Shinya Tsukamoto: Il punto fondamentale che differenzia la videocamera dalla pellicola è l’uso che ne puoi fare. Il video è un supporto molto leggero, facile da usare, piccolo, il che ti permette una libertà di movimento molto maggiore. Al contrario la pellicola è pesante, e i tempi di lavorazione sono molto più lenti, mentre con un mezzo maneggevole come la videocamera puoi cambiare punto di vista durante le riprese con facilità e quindi provare e riprovare e riprovare da vari punti differenti. In questo è molto interessante.
Pensi di lavorare ancora con il digitale?
Shinya Tsukamoto: Beh, l’esperienza con la videocamera è stata molto vantaggiosa, ma non mi preoccupo troppo del fatto se la userò o meno ancora. L’importante è che lavori al mio meglio, con o senza videocamera.
Alla presentazione di Haze hai affermato che questo non si tratta del tuo primo film girato in digitale, ma francamente non ce ne vengono in mente altri…
Shinya Tsukamoto: Oh, questo perché non credo che il film sia uscito nel vostro paese: è stato prodotto solo per il Giappone e per il mercato di Hong Kong. È un film che si intitola Female e l’episodio che ho girato io si chiama Tamamushi. (Per la cronaca, gli altri episodi sono stati girati da Ryuichi Hiroki, Matsuo Suzuki, Miwa Nishikawa e Tetsuo Shinohara, N.d.A.)
Ci piacerebbe sapere qualcosa sull’uso che fai del colore nei tuoi film. Passi dal bianco e nero più sporco a quasi una sorta di monocromo, e in Haze suddividi il film in due blocchi, uno dai colori molto tenui e l’altro dai colori forti. Come organizzi il lavoro intorno al colore?
Shinya Tsukamoto: Il colore è sempre un elemento fondamentale di un film, tanto che è impossibile separarlo dal risultato finale. In questo film avevo bisogno di una luce blu, opprimente, e poi il colore della carne, della carne umana e il rosso, che sono gli elementi caratterizzanti in questo film.
Ma in questo ti ha aiutato il digitale? Che differenza ci sarebbe stata se avessi usato la pellicola?
Shinya Tsukamoto: La differenza fondamentale è il colore; con la videocamera è molto più manipolabile, tutto qui. È più semplice manipolare il colore.

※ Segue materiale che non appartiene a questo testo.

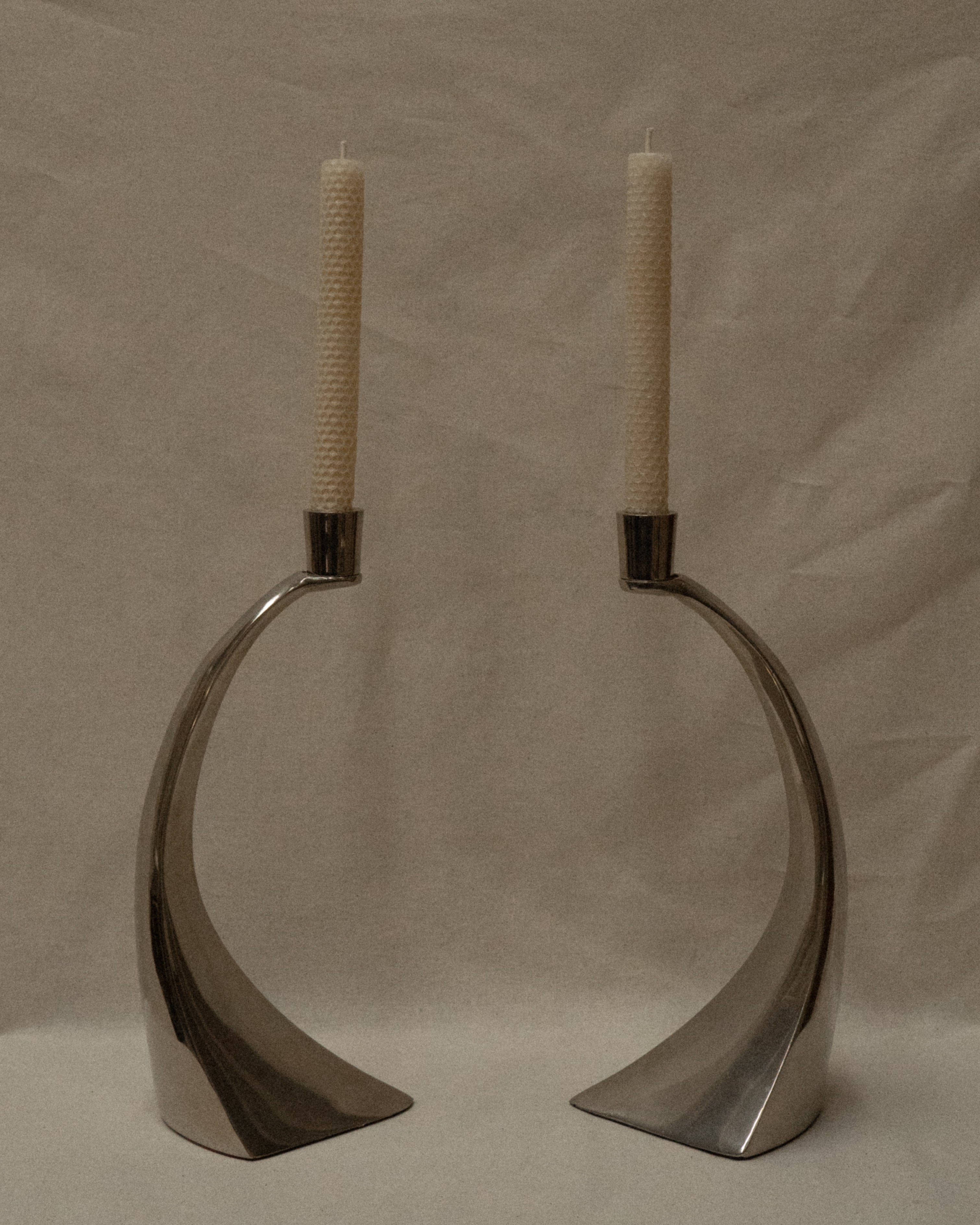 Pair of curved chrome candle holders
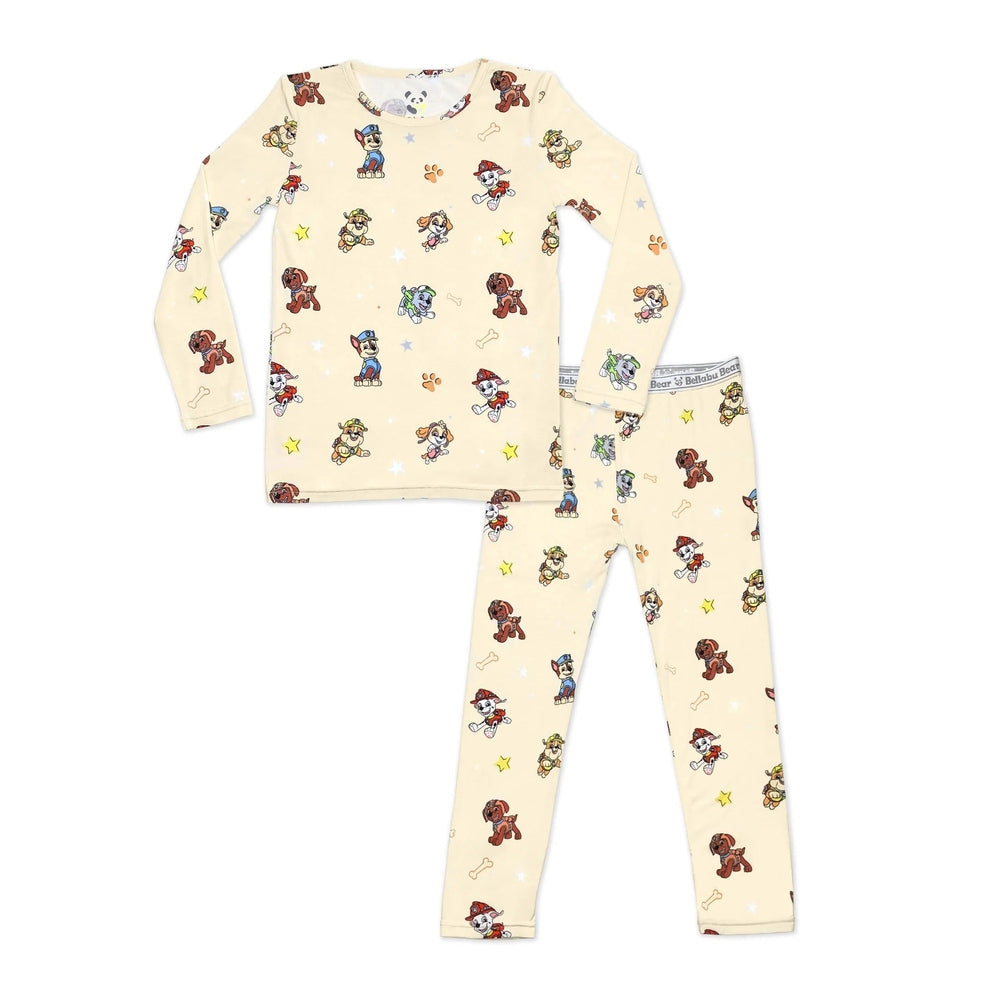 Bellabu Bear Paw Patrol Bamboo Kids Pajamas set in cream, long-sleeve top and pants, laid flat to show playful Paw Patrol pattern.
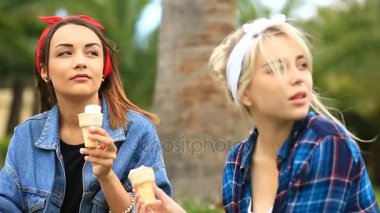 Şehir Park'ın bahçesinde oturan ve dondurma yemek iki neşeli kız arkadaşım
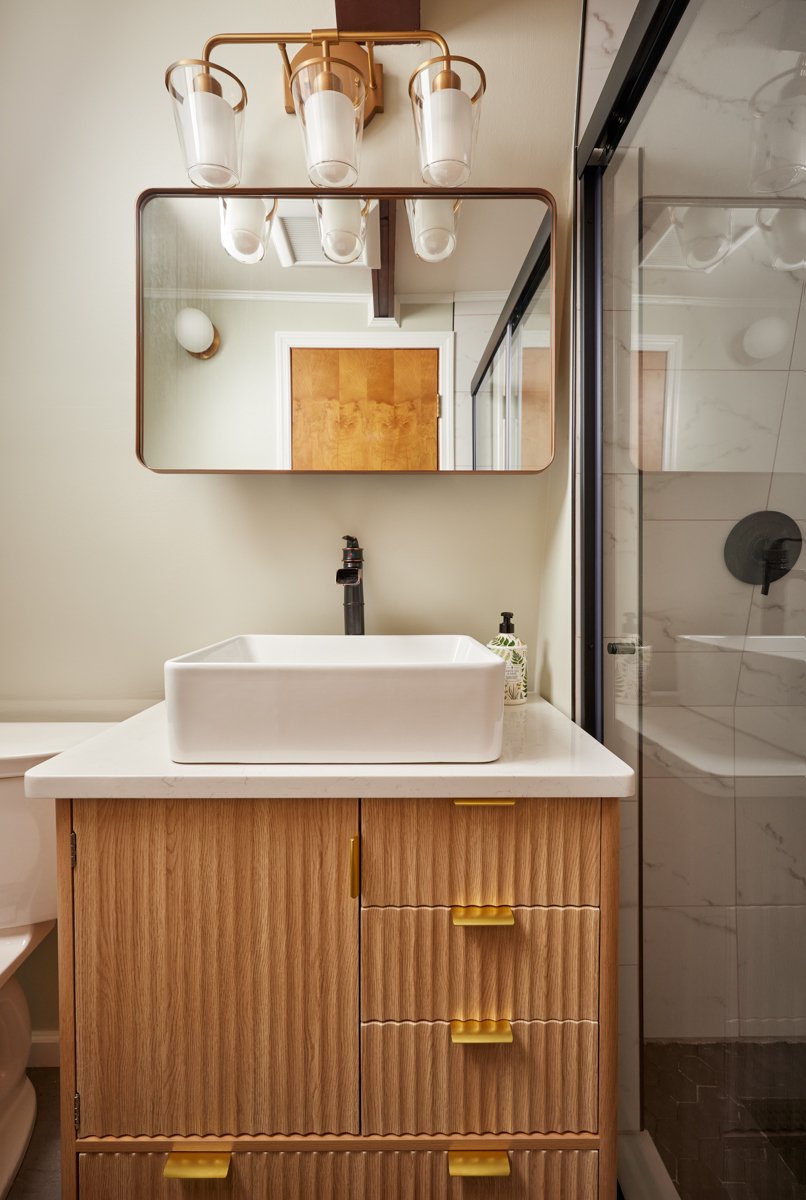 Finished Jay bathroom vanity with reeded wood cabinet, brass fixtures, and glass shower door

Hai sempre sotto controllo tutti gli aspetti dei tuoi film (regia, fotografia, scenografia, montaggio). Come sei giunto a questa scelta? E, in particolare, come ti sei trovato a recitare per colleghi come Takashi Miike e Takashi Shimizu?
Shinya Tsukamoto: Questo è un punto molto importante, perché è molto diverso recitare per se stessi o per altri. Quando sono su un mio set mi viene naturale recitare, anche perché lavoro molto su me stesso, svolgo molti ruoli durante la lavorazione di un film. Ma recitare per qualcun altro è sempre qualcosa di molto… Molto difficile… Molto faticoso. A me piace tenere sotto controllo ciò che sto facendo, e quando giro per altri ovviamente non posso. Non so bene come spiegarlo, ma è completamente differente recitare per se stessi o per qualcun altro.
Un’ultima domanda: quali film sono alla base del tuo lavoro?
Shinya Tsukamoto: Oh, di fronte ai film sono come un bambino. In realtà ritengo che ogni film possa avere qualcosa di interessante… Ogni film ha un punto che ti potrà servire in futuro.